PASSAGE PROVIDED:
-.-.-
In less than 15 minutes, Michael Mariscal validated why a team of officials at Cal Poly Humboldt have spent more than three years trying to set up the first bachelor’s degree program at a maximum-security prison in California.
At the end of a class in persuasive speaking, Mariscal was tasked with giving a presentation to highlight his personal growth. His 22 classmates inside B Facility at Pelican Bay State Prison were skeptical: Just two weeks earlier, Mariscal had used his presentation time to give step-by-step directions on how to make a peanut butter and jelly sandwich.
But today was different.
“I’ve never told this to anyone before,” the 32-year-old Mariscal said, holding back tears as he explained his feelings when he learned at his trial that the state was requesting he be put to death. “I said, ‘That’s OK, that’s cool,’” showing no outward emotion at the time, he told the class. But inside his mind was reeling.
“I’m not innocent; I did everything I was convicted for,” he quickly added, referring to a gang shooting that left two people dead.
Mariscal went on to say that his brother had received a life sentence and been murdered while in prison. Mariscal himself was given five life sentences. He declared that he did not expect ever to be released, but finished by saying, “I can still live a meaningful life in here. Freedom is different for everybody.”
A shocked silence filled the room before classmate Darryl Baca spoke up. “That’s some raw stuff right here. I recognize the potential in you.”
“It’s not the first time I’ve cried after class,” the professor, Romi Hitchcock-Tinseth, said later, although she was teaching only her fourth session at the prison.
Mariscal’s speech exemplified everything officials at Cal Poly Humboldt hoped to accomplish when they set out to create a satellite campus at one of the most notorious prisons in the country. They knew that earning a degree could help some men shorten their sentences and possibly land well-paying jobs once released. But they also hoped that the classes, and the camaraderie fostered there, would pay immediate dividends, lessening violence at the prison and improving students’ daily behaviors. Seeing Mariscal address his past while both sharing his feelings and mapping out a hopeful path forward just four weeks into the semester was validating, officials said.
-.-.-
PROBLEMS AND TASKS:
[a] Answer these questions from the article on the prison degree program:
(i) How many classmates did Mariscal have inside B Facility?
(ii) How many life sentences was Mariscal given?
(iii) Which session at the prison was the professor teaching when Mariscal gave his speech?
[b] Reproduce the part of the article on the prison degree program starting at "In less than" and ending at "and jelly sandwich.".

Dataset items:
-.-.-
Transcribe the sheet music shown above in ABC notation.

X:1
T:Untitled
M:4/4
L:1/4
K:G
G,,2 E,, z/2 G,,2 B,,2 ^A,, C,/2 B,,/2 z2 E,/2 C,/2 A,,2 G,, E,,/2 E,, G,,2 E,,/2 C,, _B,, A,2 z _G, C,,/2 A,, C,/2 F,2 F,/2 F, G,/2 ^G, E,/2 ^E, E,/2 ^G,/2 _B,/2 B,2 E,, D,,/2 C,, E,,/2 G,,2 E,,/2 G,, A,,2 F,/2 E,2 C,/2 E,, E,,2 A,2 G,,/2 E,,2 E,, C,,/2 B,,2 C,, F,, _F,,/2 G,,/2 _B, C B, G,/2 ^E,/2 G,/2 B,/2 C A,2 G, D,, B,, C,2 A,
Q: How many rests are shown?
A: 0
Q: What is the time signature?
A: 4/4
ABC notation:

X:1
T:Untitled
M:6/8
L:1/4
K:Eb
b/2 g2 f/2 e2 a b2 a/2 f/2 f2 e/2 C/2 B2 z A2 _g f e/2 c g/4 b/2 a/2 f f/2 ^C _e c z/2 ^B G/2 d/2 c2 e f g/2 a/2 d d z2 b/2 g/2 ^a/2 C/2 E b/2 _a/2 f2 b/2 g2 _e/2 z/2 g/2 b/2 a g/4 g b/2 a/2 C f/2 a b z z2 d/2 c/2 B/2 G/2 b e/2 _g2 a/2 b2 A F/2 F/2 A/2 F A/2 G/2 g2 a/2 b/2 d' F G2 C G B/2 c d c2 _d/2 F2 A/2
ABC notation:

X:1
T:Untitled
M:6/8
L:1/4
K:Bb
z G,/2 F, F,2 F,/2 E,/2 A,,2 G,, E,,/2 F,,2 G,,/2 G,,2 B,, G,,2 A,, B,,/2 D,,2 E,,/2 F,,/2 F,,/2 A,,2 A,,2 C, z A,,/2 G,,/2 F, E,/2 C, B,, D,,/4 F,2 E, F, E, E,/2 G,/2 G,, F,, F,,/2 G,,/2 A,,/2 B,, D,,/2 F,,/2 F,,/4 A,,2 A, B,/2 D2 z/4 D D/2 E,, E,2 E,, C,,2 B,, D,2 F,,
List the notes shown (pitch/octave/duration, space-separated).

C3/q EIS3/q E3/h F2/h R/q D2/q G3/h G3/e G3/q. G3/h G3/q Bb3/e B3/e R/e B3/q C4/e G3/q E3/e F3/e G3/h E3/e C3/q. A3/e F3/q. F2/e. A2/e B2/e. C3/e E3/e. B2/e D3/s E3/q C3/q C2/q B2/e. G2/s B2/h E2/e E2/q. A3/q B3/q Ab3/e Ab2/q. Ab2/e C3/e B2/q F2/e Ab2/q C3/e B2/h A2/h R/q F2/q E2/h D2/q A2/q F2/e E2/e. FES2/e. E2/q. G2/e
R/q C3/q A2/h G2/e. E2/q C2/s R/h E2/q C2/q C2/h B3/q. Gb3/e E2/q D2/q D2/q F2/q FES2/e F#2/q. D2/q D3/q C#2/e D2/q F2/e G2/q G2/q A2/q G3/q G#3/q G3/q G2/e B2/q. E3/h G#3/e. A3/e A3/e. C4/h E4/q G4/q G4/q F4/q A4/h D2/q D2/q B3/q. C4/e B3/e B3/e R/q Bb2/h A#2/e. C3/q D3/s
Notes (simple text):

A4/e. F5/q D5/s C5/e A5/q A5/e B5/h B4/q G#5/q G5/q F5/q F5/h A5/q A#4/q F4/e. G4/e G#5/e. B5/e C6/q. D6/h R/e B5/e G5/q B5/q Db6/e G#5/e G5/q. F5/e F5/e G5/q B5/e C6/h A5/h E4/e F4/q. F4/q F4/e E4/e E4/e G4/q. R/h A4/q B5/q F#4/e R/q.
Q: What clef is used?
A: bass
-.-.-
SOLUTIONS IN ORDER:
[a]
(i) 22
(ii) Five
(iii) Her fourth

[b]
In less than 15 minutes, Michael Mariscal validated why a team of officials at Cal Poly Humboldt have spent more than three years trying to set up the first bachelor’s degree program at a maximum-security prison in California.
At the end of a class in persuasive speaking, Mariscal was tasked with giving a presentation to highlight his personal growth. His 22 classmates inside B Facility at Pelican Bay State Prison were skeptical: Just two weeks earlier, Mariscal had used his presentation time to give step-by-step directions on how to make a peanut butter and jelly sandwich.